A fifth never stood up a private index at all and pulls your code straight from git:

-e git+https://gitlab.yourco.com/platform/[email protected]#egg=yourco-clients

And because the package is private, every consumer that does use the index carries routing config that points at it, the way an .npmrc does for a scoped npm package. In Python that lives in pip.conf, or a .netrc, or a Poetry source, or a uv index table:

# pip.conf
[global]
index-url = https://pypi.org/simple
extra-index-url = https://gitlab.yourco.com/api/v4/projects/42/packages/pypi/simple

Twenty repos adopted the package, across four or five of these mechanisms. Then you stopped counting, because nothing in your toolchain counts for you. Now you need to change it. Drop a parameter, rename an export, cut a major. The question is the one that runs through every post in this series: which repos across the org depend on this package, at which version, and which of them break when I publish?

The change you ship without shipping it

Before the tooling, the part that makes this sharper than it first looks, and it is more acute in Python than in the npm version of this same argument.

A loose constraint is a standing instruction to adopt your next release. A consumer on yourco-clients>=2.4 is not pinned. They will take whatever the newest version is the next time their environment is resolved fresh. The PEP 440 compatible-release operator, ~=1.7, is the same thing inside a band: it means >=1.7, <2.0, so every 1.x you publish is a candidate. Poetry’s ^2.4.1 resolves to >=2.4.1, <3.0.0, which is a subscription to every minor and patch you ship in the 2.x line.

Python makes this land more easily than npm does, for one structural reason. A very large number of Python repos have no committed lockfile. They have a loose requirements.txt that gets pip install-ed during a Docker build, on every build, against the live index. There is no poetry.lock or uv.lock holding the line. So the resolution is not a one-time event that someone reviews in a pull request. It happens every time the image is rebuilt, silently, on the consumer’s schedule rather than yours. You did not roll out your 2.5.0. They did, the next time CI ran, and the first you hear of a regression is somebody else’s red pipeline.

This is not a fringe worry, it is being actively argued about right now. uv, the fast-rising resolver, defaults to constraints with no upper bound, which means uv lock --upgrade will happily pull a breaking major across every transitive dependency, and the friction of that has pushed uv to add a --bounds option so uv add can produce a safer >=2.13.4,<3.0.0. The community has not settled on how tight constraints should be. While that argument runs, your consumers are scattered across every position on the spectrum, and you cannot see which.

Goal 1
Return each line of the records that contains the word "nearest".

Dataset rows
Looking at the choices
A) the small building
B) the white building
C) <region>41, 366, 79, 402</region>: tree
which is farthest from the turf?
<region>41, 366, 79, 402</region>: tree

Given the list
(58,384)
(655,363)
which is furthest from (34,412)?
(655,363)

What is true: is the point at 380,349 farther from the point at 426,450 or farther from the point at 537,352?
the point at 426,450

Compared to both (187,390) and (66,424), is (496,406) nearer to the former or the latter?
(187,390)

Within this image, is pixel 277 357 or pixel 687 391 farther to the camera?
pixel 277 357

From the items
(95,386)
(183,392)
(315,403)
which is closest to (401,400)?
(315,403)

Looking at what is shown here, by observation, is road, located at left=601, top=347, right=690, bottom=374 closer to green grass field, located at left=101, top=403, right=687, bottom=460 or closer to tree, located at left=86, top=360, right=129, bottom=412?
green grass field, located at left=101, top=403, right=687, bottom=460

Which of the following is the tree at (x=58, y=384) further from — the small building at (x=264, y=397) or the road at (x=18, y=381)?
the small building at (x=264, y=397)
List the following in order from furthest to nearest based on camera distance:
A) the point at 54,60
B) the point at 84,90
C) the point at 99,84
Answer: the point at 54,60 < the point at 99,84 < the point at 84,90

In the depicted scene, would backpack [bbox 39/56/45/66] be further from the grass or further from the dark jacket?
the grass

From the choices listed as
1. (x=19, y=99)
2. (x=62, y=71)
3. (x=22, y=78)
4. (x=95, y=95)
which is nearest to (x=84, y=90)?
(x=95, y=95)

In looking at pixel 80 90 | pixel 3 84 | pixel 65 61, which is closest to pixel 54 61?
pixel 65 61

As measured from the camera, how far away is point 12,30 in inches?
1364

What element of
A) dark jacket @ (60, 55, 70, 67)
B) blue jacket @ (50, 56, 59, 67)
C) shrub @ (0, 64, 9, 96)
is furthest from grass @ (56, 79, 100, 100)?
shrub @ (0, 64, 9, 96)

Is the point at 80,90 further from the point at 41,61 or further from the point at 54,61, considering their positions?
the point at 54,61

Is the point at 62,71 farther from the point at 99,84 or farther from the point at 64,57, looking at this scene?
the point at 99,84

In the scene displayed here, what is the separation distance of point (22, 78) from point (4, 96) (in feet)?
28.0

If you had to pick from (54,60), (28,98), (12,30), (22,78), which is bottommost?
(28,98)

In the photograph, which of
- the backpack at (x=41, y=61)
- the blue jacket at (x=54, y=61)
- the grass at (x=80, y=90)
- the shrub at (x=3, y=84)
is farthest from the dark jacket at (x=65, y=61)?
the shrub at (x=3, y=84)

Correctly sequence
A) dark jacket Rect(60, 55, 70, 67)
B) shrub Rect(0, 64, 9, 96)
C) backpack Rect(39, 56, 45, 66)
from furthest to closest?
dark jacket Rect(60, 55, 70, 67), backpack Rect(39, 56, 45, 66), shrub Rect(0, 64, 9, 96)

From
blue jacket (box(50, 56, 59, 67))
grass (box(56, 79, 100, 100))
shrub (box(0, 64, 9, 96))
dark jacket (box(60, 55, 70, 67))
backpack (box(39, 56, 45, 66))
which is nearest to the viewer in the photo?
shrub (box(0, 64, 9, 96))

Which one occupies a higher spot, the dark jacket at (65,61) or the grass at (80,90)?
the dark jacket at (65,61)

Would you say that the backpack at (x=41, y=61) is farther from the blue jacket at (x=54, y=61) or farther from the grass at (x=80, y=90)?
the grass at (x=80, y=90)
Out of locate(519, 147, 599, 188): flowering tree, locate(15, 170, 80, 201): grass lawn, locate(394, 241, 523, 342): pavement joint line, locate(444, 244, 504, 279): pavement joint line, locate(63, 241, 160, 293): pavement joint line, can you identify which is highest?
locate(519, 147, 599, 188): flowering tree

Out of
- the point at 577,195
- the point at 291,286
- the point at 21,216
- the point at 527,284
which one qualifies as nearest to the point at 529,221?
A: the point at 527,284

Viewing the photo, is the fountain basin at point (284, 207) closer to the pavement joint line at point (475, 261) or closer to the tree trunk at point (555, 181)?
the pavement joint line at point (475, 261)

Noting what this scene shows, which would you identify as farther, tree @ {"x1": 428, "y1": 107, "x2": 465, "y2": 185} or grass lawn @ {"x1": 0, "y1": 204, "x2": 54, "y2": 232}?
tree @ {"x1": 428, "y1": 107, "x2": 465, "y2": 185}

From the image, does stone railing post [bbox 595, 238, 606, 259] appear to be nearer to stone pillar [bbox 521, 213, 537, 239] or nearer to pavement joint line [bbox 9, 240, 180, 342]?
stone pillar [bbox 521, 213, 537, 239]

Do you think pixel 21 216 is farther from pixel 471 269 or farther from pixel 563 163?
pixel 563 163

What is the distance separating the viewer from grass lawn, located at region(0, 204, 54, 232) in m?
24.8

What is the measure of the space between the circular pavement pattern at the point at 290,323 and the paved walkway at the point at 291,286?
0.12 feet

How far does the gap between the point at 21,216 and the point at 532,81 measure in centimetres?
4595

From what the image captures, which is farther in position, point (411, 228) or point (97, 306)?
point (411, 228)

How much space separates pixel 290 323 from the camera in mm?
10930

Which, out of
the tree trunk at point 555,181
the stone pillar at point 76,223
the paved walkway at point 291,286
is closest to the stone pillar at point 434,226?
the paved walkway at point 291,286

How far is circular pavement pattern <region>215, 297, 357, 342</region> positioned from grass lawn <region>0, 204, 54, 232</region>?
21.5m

Goal 2
Answer these questions from the text on private Python packages:
(a) How many repos adopted the package?
(b) What range does Poetry's ^2.4.1 resolve to?
(c) What option did uv add so that uv add can produce a safer constraint?

Written response 1
List the following in order from furthest to nearest based on camera distance:
which is nearest to (x=84, y=90)?
which is nearest to the viewer in the photo?
which one qualifies as nearest to the point at 529,221?

Written response 2
(a) Twenty
(b) >=2.4.1, <3.0.0
(c) --bounds